**Stored items:**
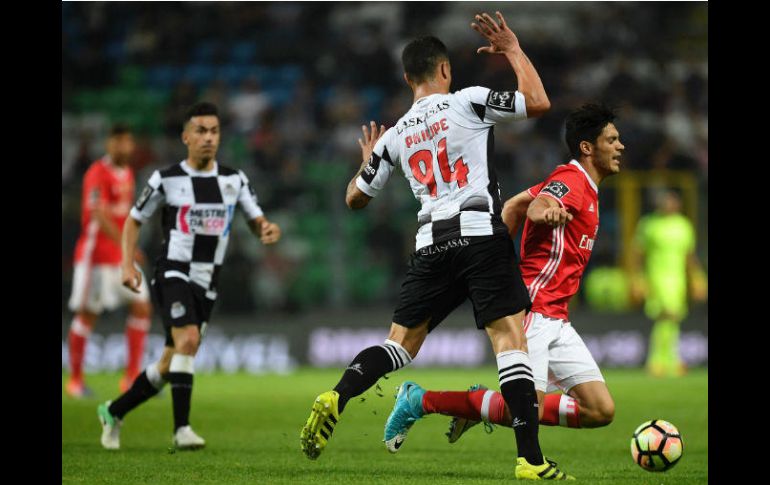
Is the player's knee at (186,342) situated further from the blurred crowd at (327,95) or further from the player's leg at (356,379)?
the blurred crowd at (327,95)

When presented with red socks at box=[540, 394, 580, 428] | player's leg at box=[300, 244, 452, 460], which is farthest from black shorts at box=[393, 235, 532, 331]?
red socks at box=[540, 394, 580, 428]

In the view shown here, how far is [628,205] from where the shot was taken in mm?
16625

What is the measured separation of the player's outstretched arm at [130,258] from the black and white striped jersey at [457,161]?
2479mm

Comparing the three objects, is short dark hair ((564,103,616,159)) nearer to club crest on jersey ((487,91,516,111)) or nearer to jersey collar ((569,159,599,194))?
jersey collar ((569,159,599,194))

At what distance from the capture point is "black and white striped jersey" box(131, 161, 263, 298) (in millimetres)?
7910

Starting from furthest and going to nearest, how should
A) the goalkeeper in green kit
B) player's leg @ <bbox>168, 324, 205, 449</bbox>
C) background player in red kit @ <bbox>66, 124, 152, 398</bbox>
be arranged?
the goalkeeper in green kit
background player in red kit @ <bbox>66, 124, 152, 398</bbox>
player's leg @ <bbox>168, 324, 205, 449</bbox>

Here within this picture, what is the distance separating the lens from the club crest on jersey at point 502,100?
18.9 ft

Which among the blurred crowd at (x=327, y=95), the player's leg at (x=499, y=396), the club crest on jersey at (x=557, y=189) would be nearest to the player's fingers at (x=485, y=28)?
the club crest on jersey at (x=557, y=189)

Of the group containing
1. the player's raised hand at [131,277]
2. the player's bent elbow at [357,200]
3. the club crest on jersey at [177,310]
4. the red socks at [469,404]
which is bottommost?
the red socks at [469,404]

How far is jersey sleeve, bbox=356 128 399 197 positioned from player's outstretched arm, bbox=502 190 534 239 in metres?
0.70

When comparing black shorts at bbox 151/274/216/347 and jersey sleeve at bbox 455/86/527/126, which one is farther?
black shorts at bbox 151/274/216/347

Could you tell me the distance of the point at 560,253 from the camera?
6.38 m
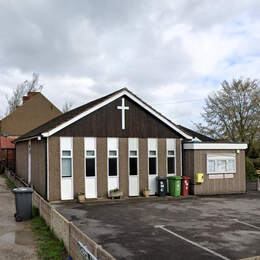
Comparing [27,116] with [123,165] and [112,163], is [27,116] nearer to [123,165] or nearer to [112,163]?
[112,163]

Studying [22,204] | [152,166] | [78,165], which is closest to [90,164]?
[78,165]

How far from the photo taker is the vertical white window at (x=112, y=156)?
50.1ft

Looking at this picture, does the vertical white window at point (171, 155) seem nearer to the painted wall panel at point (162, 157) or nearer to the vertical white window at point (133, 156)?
the painted wall panel at point (162, 157)

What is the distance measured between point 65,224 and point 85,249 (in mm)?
2110

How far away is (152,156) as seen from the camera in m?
16.3

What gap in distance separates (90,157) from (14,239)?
658cm

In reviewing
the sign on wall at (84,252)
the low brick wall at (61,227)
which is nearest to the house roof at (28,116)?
the low brick wall at (61,227)

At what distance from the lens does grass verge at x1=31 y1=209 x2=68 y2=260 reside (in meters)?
7.29

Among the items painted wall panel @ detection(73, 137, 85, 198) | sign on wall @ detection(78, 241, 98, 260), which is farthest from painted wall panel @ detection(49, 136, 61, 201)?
sign on wall @ detection(78, 241, 98, 260)

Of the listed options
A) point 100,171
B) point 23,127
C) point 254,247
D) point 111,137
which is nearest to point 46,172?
Answer: point 100,171

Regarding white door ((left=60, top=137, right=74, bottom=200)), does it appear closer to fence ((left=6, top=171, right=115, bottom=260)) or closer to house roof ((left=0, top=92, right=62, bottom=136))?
fence ((left=6, top=171, right=115, bottom=260))

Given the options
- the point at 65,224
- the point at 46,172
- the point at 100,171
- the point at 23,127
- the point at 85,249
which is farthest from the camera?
the point at 23,127

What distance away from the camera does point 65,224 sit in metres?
7.58

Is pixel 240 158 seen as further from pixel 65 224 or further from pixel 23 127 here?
pixel 23 127
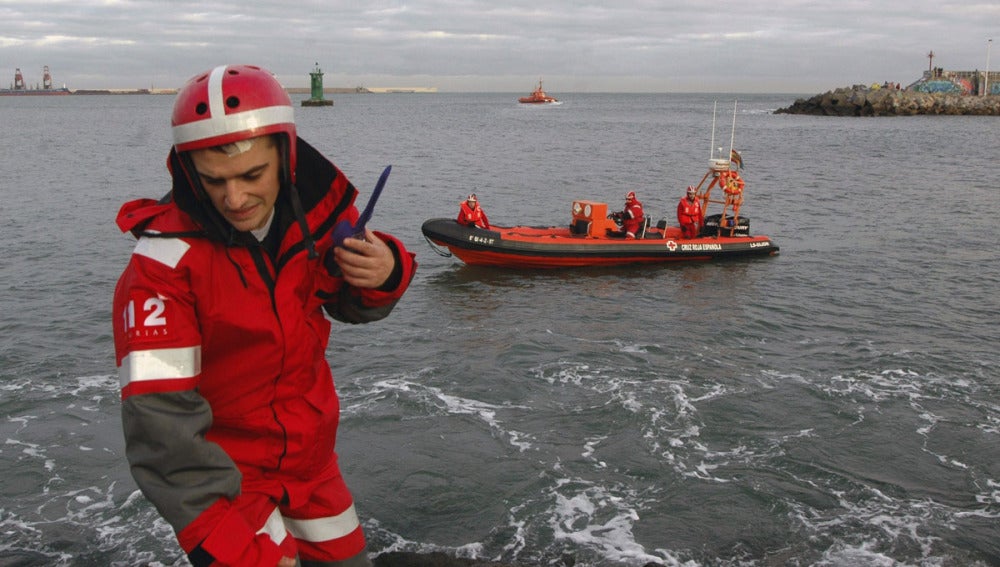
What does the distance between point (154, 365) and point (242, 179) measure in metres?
0.60

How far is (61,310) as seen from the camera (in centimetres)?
1477

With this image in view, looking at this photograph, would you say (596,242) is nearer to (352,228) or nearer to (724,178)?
(724,178)

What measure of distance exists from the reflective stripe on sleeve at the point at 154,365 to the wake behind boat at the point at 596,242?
50.5 ft

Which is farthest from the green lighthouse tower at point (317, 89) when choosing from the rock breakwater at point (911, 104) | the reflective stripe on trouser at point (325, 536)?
the reflective stripe on trouser at point (325, 536)

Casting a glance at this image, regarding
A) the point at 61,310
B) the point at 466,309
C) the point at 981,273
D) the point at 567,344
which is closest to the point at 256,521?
the point at 567,344

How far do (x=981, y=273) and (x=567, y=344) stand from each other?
11017mm

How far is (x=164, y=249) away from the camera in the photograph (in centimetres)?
234

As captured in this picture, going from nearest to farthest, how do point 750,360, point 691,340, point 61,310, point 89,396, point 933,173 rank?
point 89,396, point 750,360, point 691,340, point 61,310, point 933,173

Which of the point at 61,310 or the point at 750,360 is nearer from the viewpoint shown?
the point at 750,360

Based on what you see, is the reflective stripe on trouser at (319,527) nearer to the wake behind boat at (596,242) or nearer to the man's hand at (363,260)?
the man's hand at (363,260)

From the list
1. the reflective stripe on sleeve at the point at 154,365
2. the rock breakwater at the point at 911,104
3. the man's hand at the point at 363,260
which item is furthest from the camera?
the rock breakwater at the point at 911,104

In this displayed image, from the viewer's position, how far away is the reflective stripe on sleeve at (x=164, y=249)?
233 centimetres

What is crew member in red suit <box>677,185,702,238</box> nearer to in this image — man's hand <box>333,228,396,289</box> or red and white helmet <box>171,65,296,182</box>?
man's hand <box>333,228,396,289</box>

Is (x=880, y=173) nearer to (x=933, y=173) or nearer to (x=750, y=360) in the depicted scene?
(x=933, y=173)
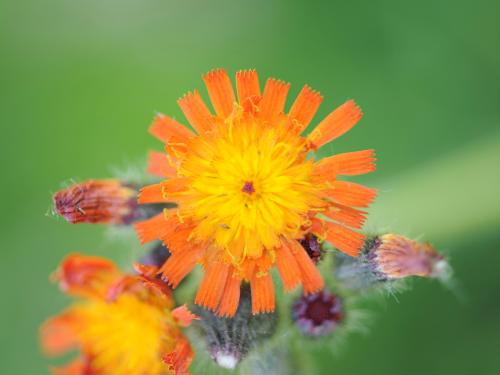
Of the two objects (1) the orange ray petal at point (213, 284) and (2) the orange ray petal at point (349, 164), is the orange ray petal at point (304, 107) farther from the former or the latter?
(1) the orange ray petal at point (213, 284)

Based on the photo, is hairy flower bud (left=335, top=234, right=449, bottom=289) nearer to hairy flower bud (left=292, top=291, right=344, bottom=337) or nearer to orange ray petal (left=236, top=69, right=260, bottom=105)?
hairy flower bud (left=292, top=291, right=344, bottom=337)

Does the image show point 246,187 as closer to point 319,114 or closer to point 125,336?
point 125,336

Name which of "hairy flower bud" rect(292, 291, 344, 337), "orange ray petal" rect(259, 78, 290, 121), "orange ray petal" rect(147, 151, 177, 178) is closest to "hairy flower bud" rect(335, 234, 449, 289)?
"hairy flower bud" rect(292, 291, 344, 337)

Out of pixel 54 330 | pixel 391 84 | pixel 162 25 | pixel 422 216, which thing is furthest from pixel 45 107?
pixel 422 216

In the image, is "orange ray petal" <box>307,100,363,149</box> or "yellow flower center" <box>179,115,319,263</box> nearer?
"yellow flower center" <box>179,115,319,263</box>

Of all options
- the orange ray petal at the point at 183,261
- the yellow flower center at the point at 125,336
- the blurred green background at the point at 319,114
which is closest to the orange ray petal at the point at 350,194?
the orange ray petal at the point at 183,261

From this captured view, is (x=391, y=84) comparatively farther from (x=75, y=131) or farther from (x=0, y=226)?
(x=0, y=226)

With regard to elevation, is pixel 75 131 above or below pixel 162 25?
below

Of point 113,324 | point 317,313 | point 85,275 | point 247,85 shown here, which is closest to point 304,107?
point 247,85
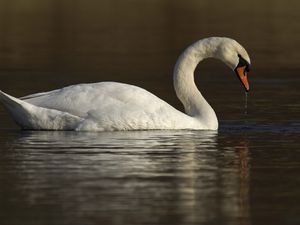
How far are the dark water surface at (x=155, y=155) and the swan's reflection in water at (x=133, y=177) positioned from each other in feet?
0.04

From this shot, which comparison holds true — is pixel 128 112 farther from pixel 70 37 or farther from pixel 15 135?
pixel 70 37

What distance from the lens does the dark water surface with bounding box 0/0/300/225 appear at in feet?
37.2

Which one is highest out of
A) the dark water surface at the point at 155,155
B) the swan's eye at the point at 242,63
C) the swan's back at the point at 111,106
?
the swan's eye at the point at 242,63

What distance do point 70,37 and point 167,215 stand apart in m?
24.6

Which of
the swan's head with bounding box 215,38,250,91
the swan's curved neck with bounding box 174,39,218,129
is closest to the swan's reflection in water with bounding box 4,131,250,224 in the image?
the swan's curved neck with bounding box 174,39,218,129

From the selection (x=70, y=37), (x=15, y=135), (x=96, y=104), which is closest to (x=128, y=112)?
(x=96, y=104)

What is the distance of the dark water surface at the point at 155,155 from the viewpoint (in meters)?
11.3

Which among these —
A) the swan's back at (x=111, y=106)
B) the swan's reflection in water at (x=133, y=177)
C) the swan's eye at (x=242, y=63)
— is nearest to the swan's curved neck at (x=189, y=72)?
the swan's eye at (x=242, y=63)

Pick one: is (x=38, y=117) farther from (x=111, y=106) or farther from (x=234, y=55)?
(x=234, y=55)

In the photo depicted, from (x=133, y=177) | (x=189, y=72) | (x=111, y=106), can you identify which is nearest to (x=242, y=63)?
(x=189, y=72)

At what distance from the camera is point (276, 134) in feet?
54.5

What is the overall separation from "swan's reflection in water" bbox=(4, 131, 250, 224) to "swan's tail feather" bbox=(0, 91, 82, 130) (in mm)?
229

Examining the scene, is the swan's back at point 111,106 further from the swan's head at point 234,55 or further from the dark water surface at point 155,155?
the swan's head at point 234,55

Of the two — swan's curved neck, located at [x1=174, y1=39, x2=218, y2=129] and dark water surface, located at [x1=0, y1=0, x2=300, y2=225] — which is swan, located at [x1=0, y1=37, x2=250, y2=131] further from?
swan's curved neck, located at [x1=174, y1=39, x2=218, y2=129]
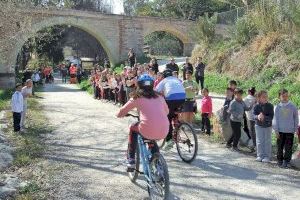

**EXERCISE BRIEF:** List every line of the records that contains the word "closer", matching case exactly.

**SOLUTION BELOW:**
Regarding white door ((left=60, top=137, right=74, bottom=200)), does it appear closer to fence ((left=6, top=171, right=115, bottom=260)) or closer to house roof ((left=0, top=92, right=62, bottom=136))?
Does the image show point 246,187 as closer to point 319,114 or closer to point 125,336?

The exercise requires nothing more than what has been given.